Sent from my iPhone using Tapatalk


----------



## Dennislee78 (Jul 24, 2020)

Sorry but won't happen! My plan is to keep this and fix her up!


----------



## JPKelley5 (Jul 24, 2020)

Dennislee78 said:


> Sorry but won't happen! My plan is to keep this and fix her up!




Worth a shot! Great find. At least there isn’t one more person our there looking for a tank and rack  Enjoy it!


Sent from my iPhone using Tapatalk


----------



## Starnger (Jul 24, 2020)

Your bike is 1950 - 1954 judging by the frame features. Western flyer super, seems to be all original. The serial number can tell you the exact year and month of production. Here is the chart.


----------



## Dennislee78 (Jul 25, 2020)

Starnger said:


> Your bike is 1950 - 1954 judging by the frame features. Western flyer super, seems to be all original. The serial number can tell you the exact year and month of production. Here is the chart.



Where on the frame would the serial be?


----------



## Starnger (Jul 25, 2020)

Dennislee78 said:


> Where on the frame would the serial be?



Under the bottom bracket.


----------



## Dennislee78 (Jul 27, 2020)

Starnger said:


> Under the bottom bracket.


----------



## Starnger (Jul 27, 2020)

Dennislee78 said:


> View attachment 1236509



Means your bike is made in December 1949.


----------



## Dennislee78 (Jul 27, 2020)

Starnger said:


> Means your bike is made in December 1949.

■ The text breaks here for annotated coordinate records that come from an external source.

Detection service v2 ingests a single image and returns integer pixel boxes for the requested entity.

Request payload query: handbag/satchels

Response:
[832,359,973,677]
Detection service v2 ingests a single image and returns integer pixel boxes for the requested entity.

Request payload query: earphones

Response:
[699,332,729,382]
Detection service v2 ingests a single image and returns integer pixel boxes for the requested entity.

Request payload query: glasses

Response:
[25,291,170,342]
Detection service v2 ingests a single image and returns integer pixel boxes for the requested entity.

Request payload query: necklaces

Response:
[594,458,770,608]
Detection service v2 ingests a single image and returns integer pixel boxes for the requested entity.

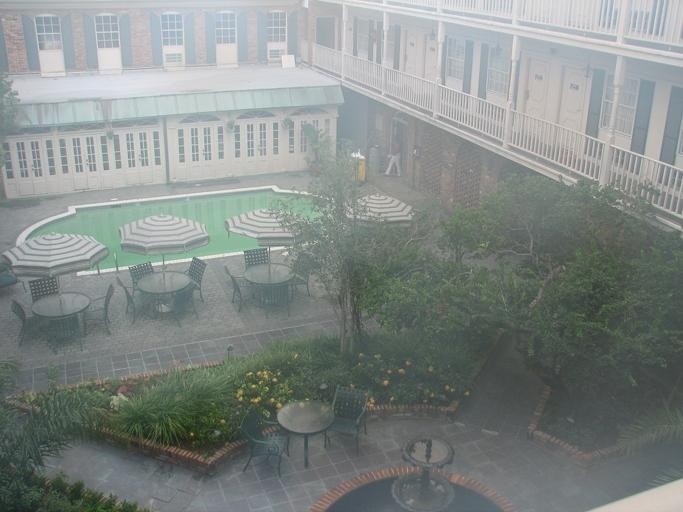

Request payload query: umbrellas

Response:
[343,194,414,230]
[2,230,108,306]
[116,213,208,288]
[224,209,311,269]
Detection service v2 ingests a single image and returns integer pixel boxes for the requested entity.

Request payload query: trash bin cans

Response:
[351,151,366,185]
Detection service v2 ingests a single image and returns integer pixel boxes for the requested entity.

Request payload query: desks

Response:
[273,397,335,469]
[31,293,90,332]
[136,270,192,314]
[244,263,293,301]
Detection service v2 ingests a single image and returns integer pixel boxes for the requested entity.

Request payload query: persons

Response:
[383,134,403,176]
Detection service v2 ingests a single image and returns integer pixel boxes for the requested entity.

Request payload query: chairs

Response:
[221,267,256,312]
[116,276,146,324]
[127,262,158,302]
[46,313,82,351]
[163,282,196,326]
[178,256,208,302]
[28,278,59,304]
[262,284,292,319]
[237,407,291,477]
[241,248,275,272]
[286,258,309,297]
[84,283,115,336]
[321,384,371,458]
[11,300,42,347]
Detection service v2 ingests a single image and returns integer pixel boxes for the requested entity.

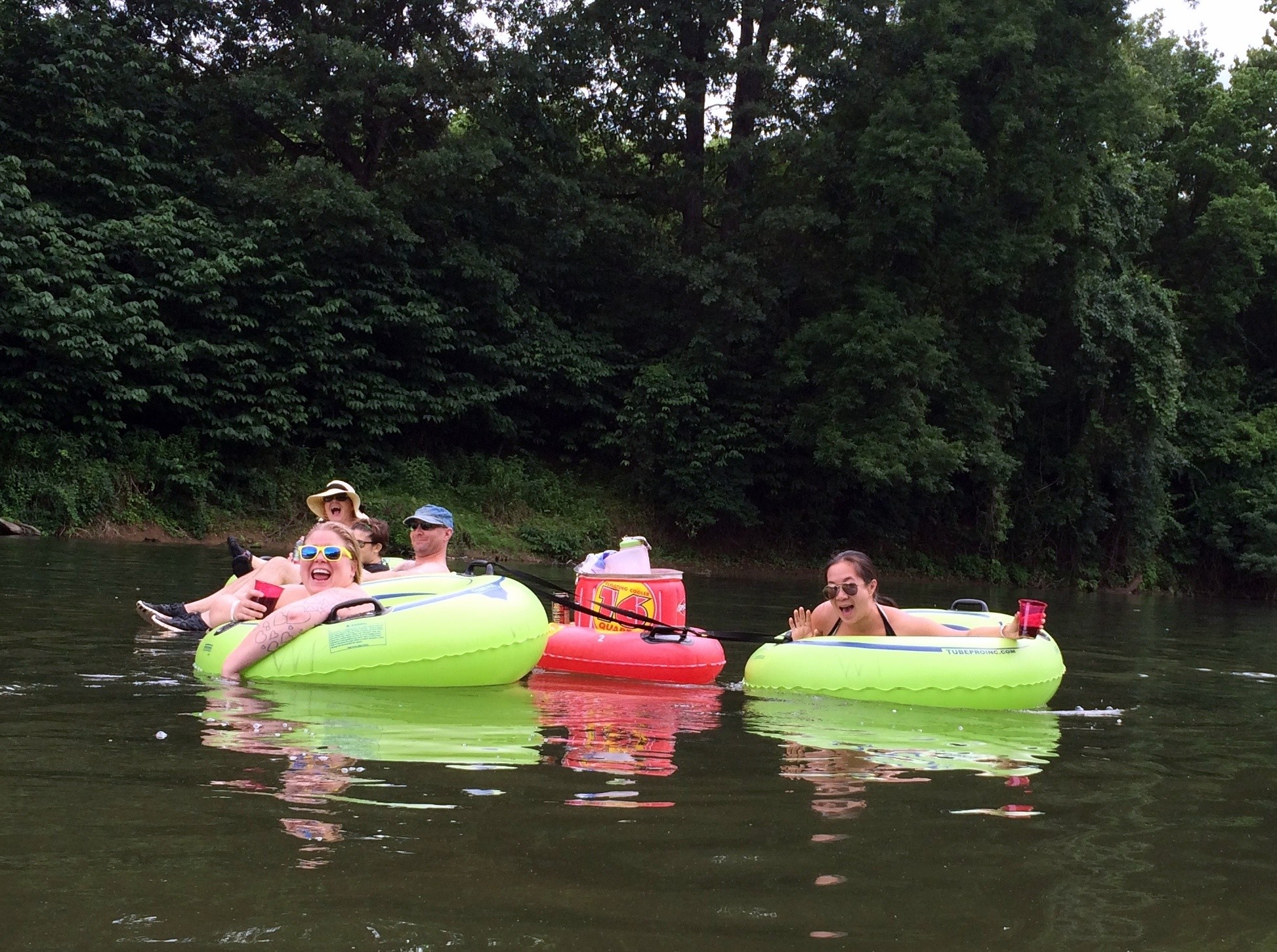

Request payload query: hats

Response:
[403,504,453,530]
[323,492,351,502]
[306,480,369,520]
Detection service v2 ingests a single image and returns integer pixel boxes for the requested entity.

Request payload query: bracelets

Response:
[230,600,240,622]
[1000,625,1007,638]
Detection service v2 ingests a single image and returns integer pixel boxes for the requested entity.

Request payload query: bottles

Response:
[291,536,305,564]
[620,540,644,551]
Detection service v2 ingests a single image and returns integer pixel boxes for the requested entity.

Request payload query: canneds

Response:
[552,592,569,624]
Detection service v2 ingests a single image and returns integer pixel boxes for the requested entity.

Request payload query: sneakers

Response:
[135,600,188,623]
[150,612,213,632]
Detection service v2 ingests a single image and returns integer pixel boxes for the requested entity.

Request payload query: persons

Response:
[789,549,1046,641]
[136,479,455,680]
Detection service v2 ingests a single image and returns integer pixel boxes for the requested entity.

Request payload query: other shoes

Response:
[232,554,254,578]
[227,536,252,563]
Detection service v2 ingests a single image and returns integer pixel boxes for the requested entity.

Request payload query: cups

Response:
[1018,599,1048,640]
[251,580,285,620]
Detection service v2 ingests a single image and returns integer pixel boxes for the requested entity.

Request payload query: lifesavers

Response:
[534,617,726,684]
[223,555,409,587]
[743,604,1067,708]
[193,570,550,689]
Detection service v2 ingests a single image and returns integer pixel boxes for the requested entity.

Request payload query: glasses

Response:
[298,545,353,561]
[821,582,869,600]
[407,522,447,531]
[357,540,376,548]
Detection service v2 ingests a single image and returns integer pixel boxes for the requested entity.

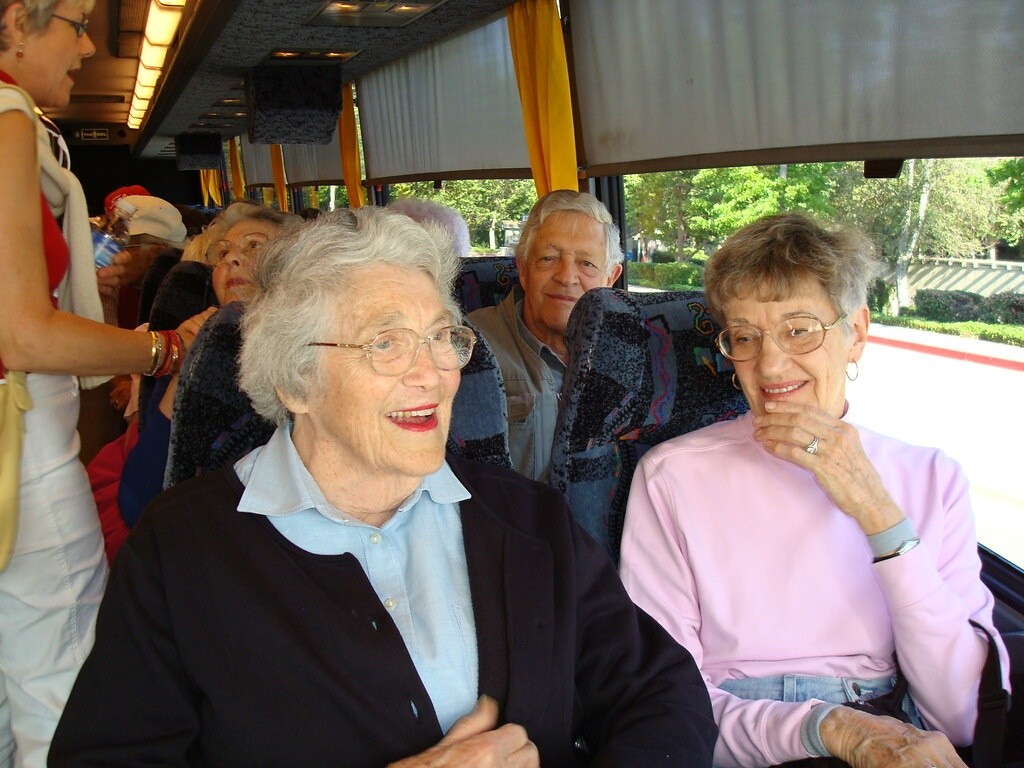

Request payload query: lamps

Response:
[126,0,187,130]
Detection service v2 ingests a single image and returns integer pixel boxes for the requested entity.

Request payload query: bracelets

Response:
[143,331,186,377]
[866,517,916,556]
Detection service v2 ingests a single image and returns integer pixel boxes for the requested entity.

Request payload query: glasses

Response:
[50,14,90,38]
[204,239,270,265]
[301,325,478,377]
[715,311,847,361]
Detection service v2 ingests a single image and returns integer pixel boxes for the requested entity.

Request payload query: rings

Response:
[805,437,819,454]
[113,400,118,408]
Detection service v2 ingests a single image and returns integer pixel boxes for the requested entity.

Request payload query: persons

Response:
[49,184,1011,768]
[0,0,215,768]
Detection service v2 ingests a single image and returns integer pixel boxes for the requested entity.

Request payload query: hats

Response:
[117,196,187,242]
[104,184,152,216]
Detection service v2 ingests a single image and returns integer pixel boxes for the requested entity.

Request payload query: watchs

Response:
[873,538,920,563]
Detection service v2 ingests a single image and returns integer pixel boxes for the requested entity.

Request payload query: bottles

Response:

Yes sir!! I'm actually pretty happy with the condition its in! One of the pedal bars is bent into the chain guard and the front wheel hub is missing all its guts. The headlight is also missing. Other then that its completely all original! Looking forward to whats next. I don't think its gonna be a full restoration but definitely a cleanup and possibly a modification here and there.


----------



## Oilit (Jul 27, 2020)

Dennislee78 said:


> Picked this up from my dad and would like to get to work restoring it! Can anyone give me some info on year or model? I'd like to start by doing some research.  Thanks in advance!View attachment 1233477



Your dad took good care of his bike, and it's good that you intend to carry that on! It will take time and effort, but that bike should clean up very well.


----------



## Dennislee78 (Jul 27, 2020)

My dad is an amazing man when it comes to using his hands! He's built some of the most beautiful motorcycles I've ever seen. Im honored to have a bike that he loved and found to be so beautiful already without having to modify it. Sorry if this isn't allowed but I had to share. Check out the springer front end. They've always been his thing


Sorr


----------



## SKPC (Jul 27, 2020)

I would just remove the crank that you say is bent and replace it with a want-ad here. Easy to find.  The light could also be had by asking. Hub guts also....then it would be original like your Dad wanted it to be...cool bike to have and clean up...


----------